Bei der Ausstellung “Jeden Tag eine Linie”- Zeichnung und Art Brut ist eine kinetische Arbeit von Martina Muck zusehen. Dabei rotiert ein Pastellstift, angetrieben von einem Computerlüfter über ein Papier, welches auf einem Tisch befestigt ist. Zufällig und gleichzeitig automatisch entsteht ein vielschichtiges Bild. Die Bewegung monoton, fast meditativ fesselt den Betrachter an der Installation. Die Bewegung des Stiftes wird durch unterschiedliche Faktoren bedingt und wirkt zufällig. Im Laufe der Ausstellung entsteht eine Pastellzeichnung, die an Dichte beständig zunimmt.

Am 22. Juli, zwischen 15 und 16 Uhr veranstalte sie darüber hinaus im Kunsthaus Kannen eine Windzeichen – Aktion.
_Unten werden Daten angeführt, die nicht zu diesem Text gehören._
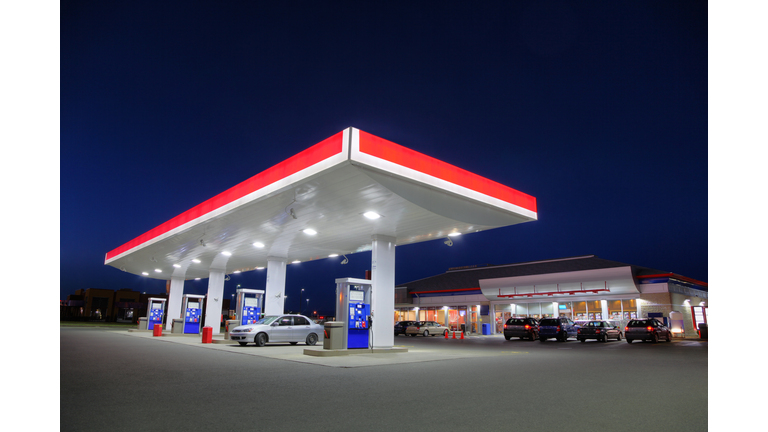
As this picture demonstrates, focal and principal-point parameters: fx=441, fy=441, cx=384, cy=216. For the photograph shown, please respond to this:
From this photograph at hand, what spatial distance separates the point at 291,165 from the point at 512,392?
7382mm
Martina Muck, Windzeichner, seit 2008. Der Windzeichner ist eine mobile Installation für wechselnde Standorte. Mit Hilfe eines kleinen Segels wird jede Windregung aufgenommen und von einem Stift auf ein Blatt Papier übertragen. Der Vorgang des Zeichnens folgt ganz dem Rhythmus des Windes. Je nach Windstärke und Windrichtung entstehen Zeichnungen unterschiedlicher Dichte und Ausdehnung. Die Betrachtung der Segel- und Stiftbewegung durch den Wind hat einen meditativen Charakter und die Zeichnung entsteht mit großer Leichtigkeit.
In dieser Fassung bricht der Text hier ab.